Cette réalité redéfinit la responsabilité éditoriale des communicants. Dans un environnement où la visibilité peut être obtenue par automatisation, amplification ou ciblage algorithmique, la différenciation repose de plus en plus sur la crédibilité. Celle-ci ne se décrète pas. Elle se construit par la traçabilité des informations, la capacité à documenter les affirmations et la cohérence entre discours et preuves. Autrement dit, la communication se rapproche d’une logique informationnelle, où la valeur du message dépend moins de sa diffusion que de sa vérifiabilité.
Plusieurs prises de parole récentes du secteur ont insisté sur cette évolution. Elles soulignent la nécessité pour les agences d’accompagner leurs clients dans la production de contenus sourcés, contextualisés et utiles, capables de résister à la réinterprétation algorithmique comme au scepticisme des publics. Cette exigence ne relève pas d’une posture morale mais d’une adaptation stratégique. Dans un univers saturé, la confiance devient un actif différenciant.
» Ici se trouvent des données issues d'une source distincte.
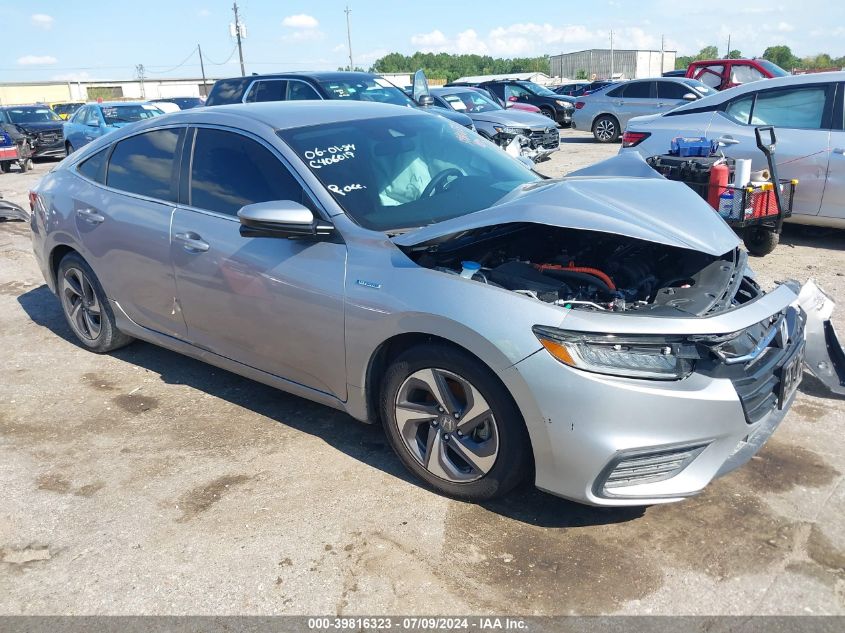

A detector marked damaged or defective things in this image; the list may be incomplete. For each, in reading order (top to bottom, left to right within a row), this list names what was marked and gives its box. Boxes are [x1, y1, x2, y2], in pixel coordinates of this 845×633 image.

crumpled hood [474, 109, 552, 128]
crumpled hood [390, 152, 740, 256]
damaged white car [28, 105, 844, 508]
broken headlight [532, 326, 696, 380]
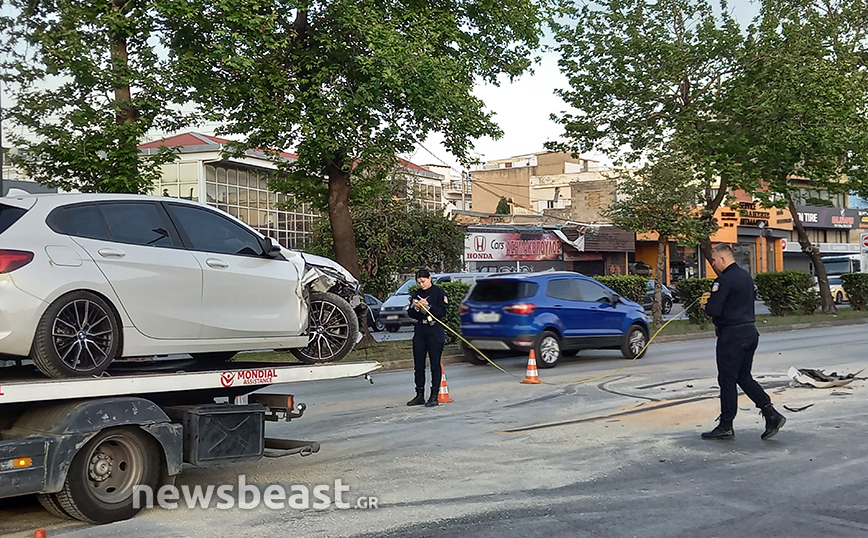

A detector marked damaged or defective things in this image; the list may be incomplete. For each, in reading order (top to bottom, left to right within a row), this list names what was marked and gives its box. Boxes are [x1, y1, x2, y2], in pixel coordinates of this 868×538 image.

damaged white car [0, 193, 362, 376]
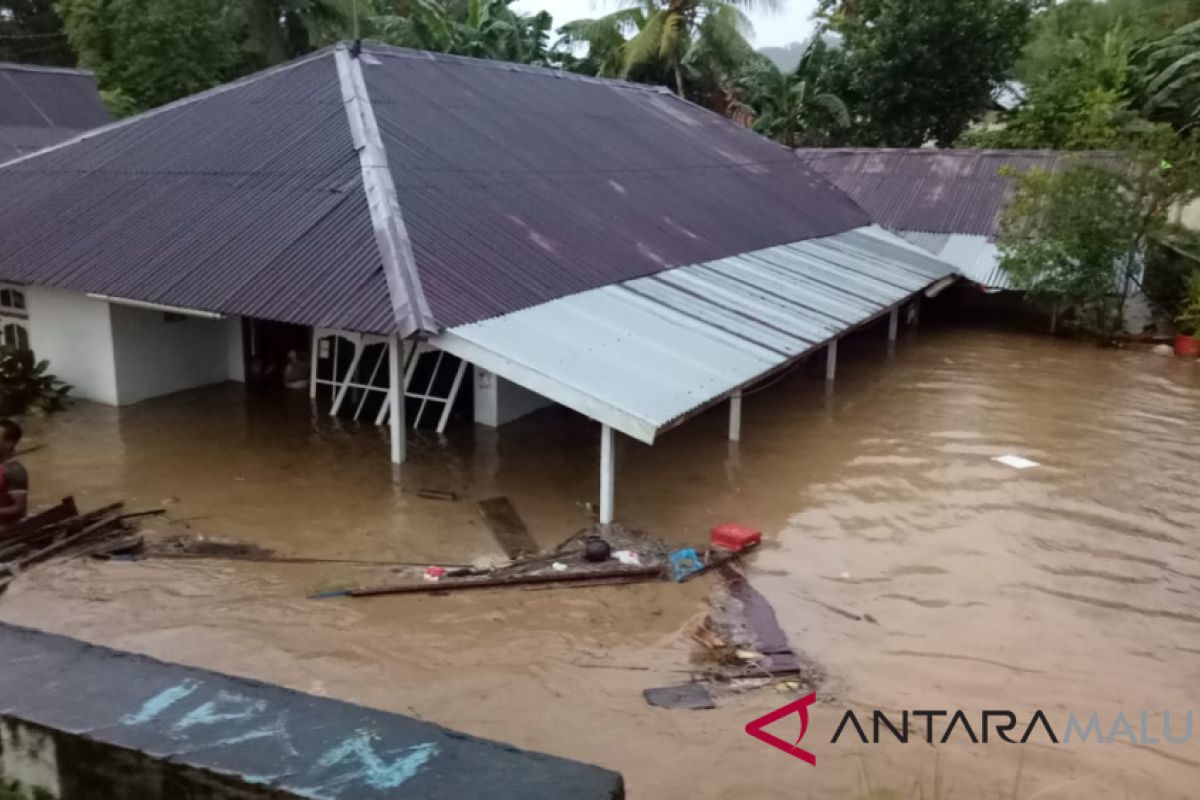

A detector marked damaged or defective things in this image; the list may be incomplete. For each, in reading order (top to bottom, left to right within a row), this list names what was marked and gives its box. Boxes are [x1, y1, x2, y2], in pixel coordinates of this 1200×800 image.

damaged awning [432, 225, 956, 444]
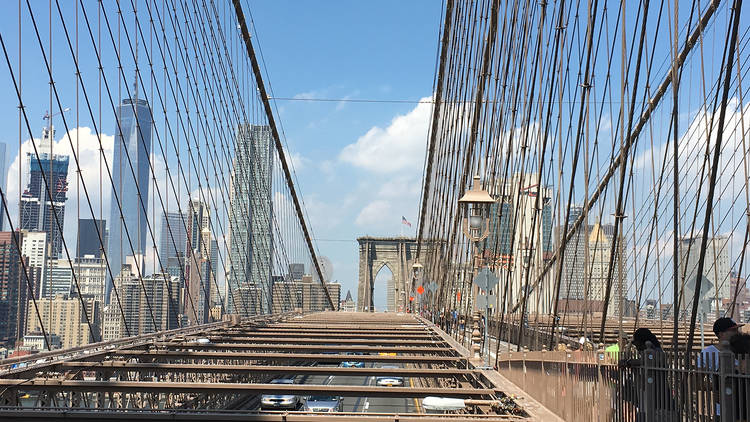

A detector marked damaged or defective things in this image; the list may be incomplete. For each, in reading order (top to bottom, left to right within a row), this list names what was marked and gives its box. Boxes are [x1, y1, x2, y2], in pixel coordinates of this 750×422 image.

rusted steel girder [0, 380, 496, 398]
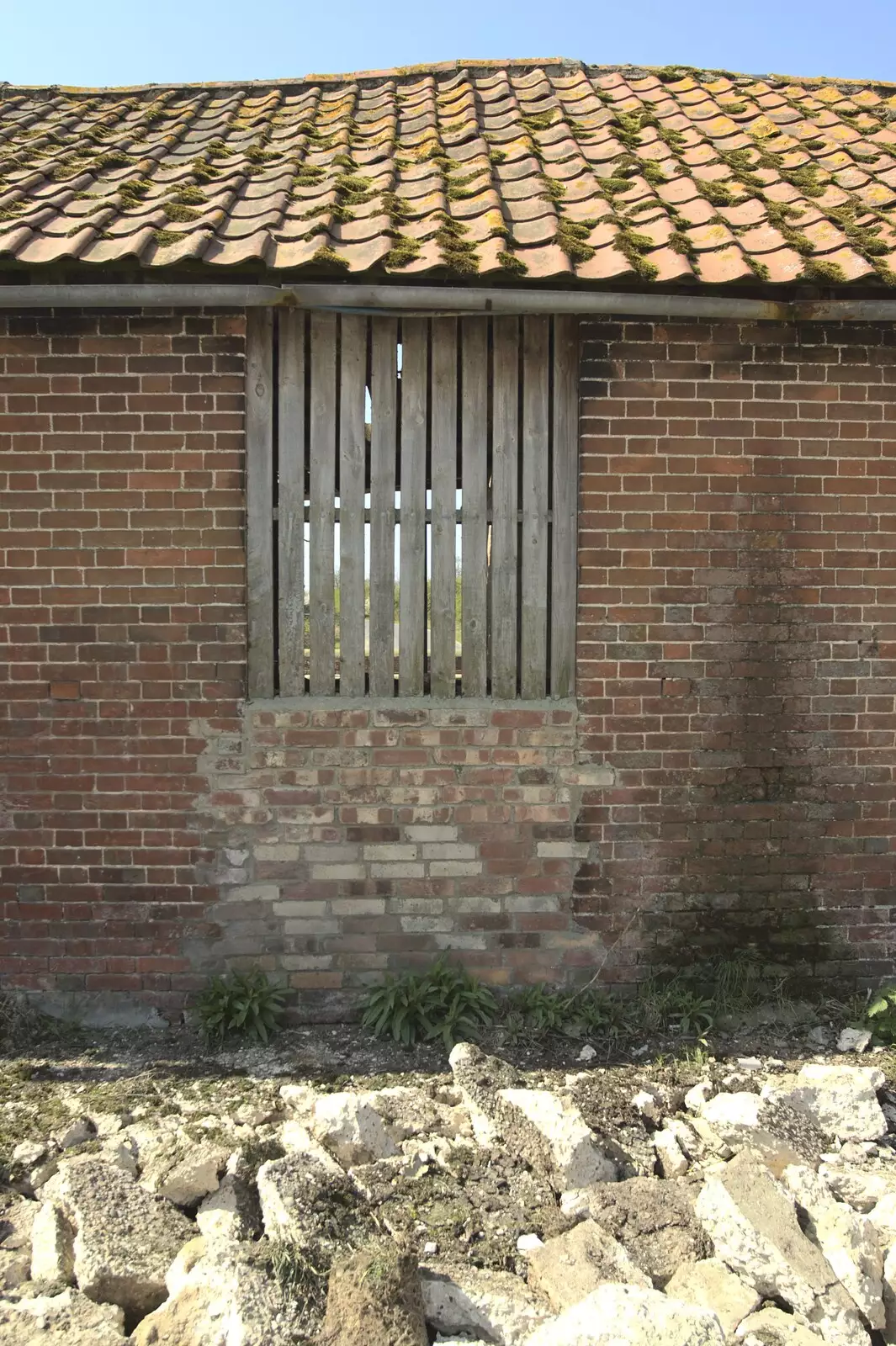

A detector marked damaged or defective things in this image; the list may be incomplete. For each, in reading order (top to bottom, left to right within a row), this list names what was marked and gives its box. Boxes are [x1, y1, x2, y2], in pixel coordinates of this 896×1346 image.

broken concrete chunk [498, 1090, 616, 1191]
broken concrete chunk [757, 1070, 882, 1144]
broken concrete chunk [29, 1198, 75, 1285]
broken concrete chunk [43, 1151, 194, 1319]
broken concrete chunk [419, 1265, 552, 1346]
broken concrete chunk [525, 1211, 649, 1312]
broken concrete chunk [522, 1285, 724, 1346]
broken concrete chunk [565, 1178, 707, 1285]
broken concrete chunk [663, 1259, 754, 1333]
broken concrete chunk [784, 1164, 882, 1333]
La transformation touche également la fonction de médiation historiquement assumée par les agences. À mesure que les interfaces automatisent la distribution de l’information, la relation humaine entre sources, journalistes et communicants acquiert une valeur renouvelée. Faciliter l’accès à des données fiables, contextualiser les prises de parole, prévenir les approximations ou les surinterprétations constitue désormais une contribution tangible à la qualité du débat public. Cette fonction de tiers de confiance, longtemps implicite, tend à devenir explicite.
L’hypothèse qui se dessine est celle d’une convergence d’intérêts entre journalistes et communicants autour d’un objectif commun : préserver un environnement informationnel lisible et crédible. Les rôles restent distincts. Le journalisme conserve sa mission d’investigation et de critique. Mais la communication peut contribuer à créer les conditions d’une information robuste en privilégiant la transparence, la preuve et la responsabilité éditoriale.
L’Otan de l’information évoque la nécessité d’une réponse collective des médias face à l’IA. La réflexion pourrait être élargie. La qualité de l’espace informationnel dépend d’un écosystème complet associant rédactions, sources, intermédiaires et plateformes. Dans cet ensemble, les agences occupent une position singulière : elles sont à la fois productrices de contenus, médiatrices et amplificatrices.
La crise de confiance actuelle marque ainsi la fin d’un cycle dominé par la recherche de visibilité. Lorsque chacun peut publier, amplifier et générer du contenu à grande échelle, la visibilité cesse d’être un avantage compétitif durable. La crédibilité, en revanche, demeure rare, lente à construire et difficile à automatiser.
C’est probablement là que réside l’enjeu stratégique des prochaines années pour la communication. Plus seulement faire voir, mais faire croire. Plus seulement occuper l’espace, mais contribuer à le structurer. Dans un monde où l’information devient une infrastructure critique, défendre sa qualité pourrait bien constituer la nouvelle frontière du métier.
(Les tribunes publiées sont sous la responsabilité de leurs auteurs et n'engagent pas CB News).